Gostaria de me afastar cada vez mais para que, quando o tempo dado finalizasse, eu pudesse estar a quilômetros e hectômetros, no entanto, anos depois de ter permitido que você sentasse no sofá da minha insanidade e tivesse o controle dela em mãos, eu detesto a pessoa que você é. E as roupas feias que você veste. E os lugares chatos em que você anda. E a forma retardada que você ingere bebida alcoólica. E o quanto você acha que muda o mundo com suas drogas de esquina e seus amores de atravessar a rua. E suas coisas que taquei fogo e que de novo o faria. Detesto a sua cara e todo o seu corpo. Mas detesto tanto que chego a não detestar como um papel amassado de estequiometria: foi bom, ruim, desgastante e construtor, mas existem trezentas e quarenta e oito questões iguais só dentro do meu quarto. 

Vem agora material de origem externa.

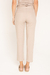 Calça Slim Linho NATURAL na internet
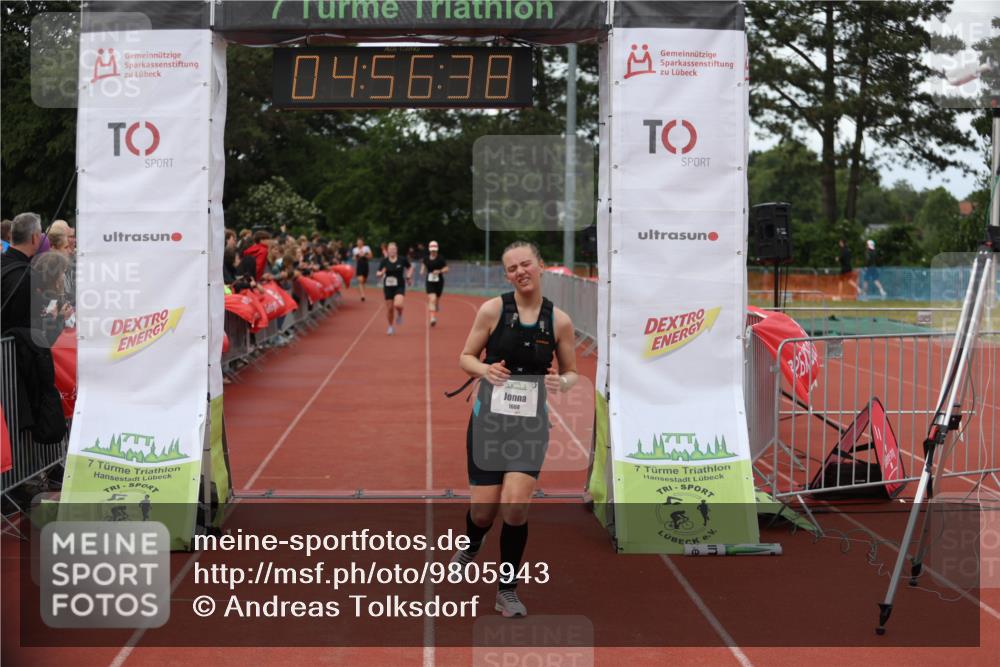 14.06.2026 - 7 Türme Triathlon Andreas Tolksdorf http://msf.ph/oto/9805943 14.06.2026 15:56:36 Ziel 922, 1562, 1591, 1668 meine-sportfotos.de
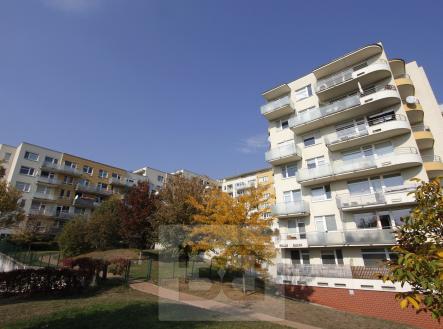 e1 | Prodej bytu, 3+kk, 76 m²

Você não é nada. Nunca foi. Os dias e meses em que um buraco morou dentro de mim, era substituto de mim mesma, da parte que matei para trocar por você. Ontem, comecei a chorar do nada e lembrei que nunca faço isso na frente de ninguém (chorar do nada), mas um dia fiz na sua e você achou que eu fosse louca. Outro dia, fiz de novo e você teve a certeza que eu era. Um dia, você agradeceu tudo de bom que fiz em sua vida e afirmou que nunca fora uma pessoa tão boa antes, muito menos depois. Outro dia, lembro de morrer com o coração na mão em sua frente enquanto você não gostava mais de mim. 
Ontem, porém, eu tinha crescido sem você, mas sentia a mesma agonia que senti a vida inteira por ter meus pais tão longe e não me deixar culpá-los por minha instabilidade emocional porque "é besteira, coisa de filme, não tem nada a ver" e a nunca culpar você porque "a culpa foi minha, ninguém segurou minha mão e puxou". Você puxou, sim, a droga da minha mão e eu detesto até hoje o jeito que minha mãe ainda olha para mim e os mais de dois mil quilômetros que existem entre mim e meu pai. E agora que estou tão feliz, posso finalmente falar que a culpa de eu ser eu não é só minha. Agora que estou feliz, posso falar que minha vida entrou numa estrada não linear e não clara depois que minha vó morreu. Agora que estou feliz, consigo dizer que eu me sinto só o dia inteiro, todos os dias e que isso deixou de ser uma escolha desde que descobri que tem gente perturbada o suficiente para nos culpar por alguma coisa que chamam de amor. Estou imensamente feliz porque consigo, finalmente, falar sobre tudo isso e lembrar que, embora você não signifique nada para mim, ainda me permite começar a escrever textos esquisitos em que tudo pode ser inventado, inclusive o "você". E que o "você" pode ser um conjunto de gente nada a ver. 
Ontem, quando entrei em casa, não esperei ninguém para me dar boa noite porque o objetivo da minha vida não é ter alguém para fazer isso todos os dias. Embora, atualmente, eu tenha. Embora, atualmente, eu tenha a quem dar bom dia diariamente. Embora eu tenha achado alguém tal e como um dia desenhei e que em trinta e quatro dias nada me irritou. Lamento pelo quanto você perdeu, agradeço por quanto ganhei. Ainda tenho coisas a queimar e textos a me perguntar incrédula o que diabos me fez gostar de você. Minha bondade não está a venda ao mesmo passo que não planto maldade por querer, o ritmo deixa as coisas quebrarem no meio da sala e eu só mudo de casa. Mas só mudo depois de me explodir de tanto amar para não ter motivos de voltar. 
Mas acabou. E mesmo que a plateia inteira tenha vomitado as tripas, agora gente só consegue ouvir bilhões de palmas. Porque eu me explodi mil vezes por você.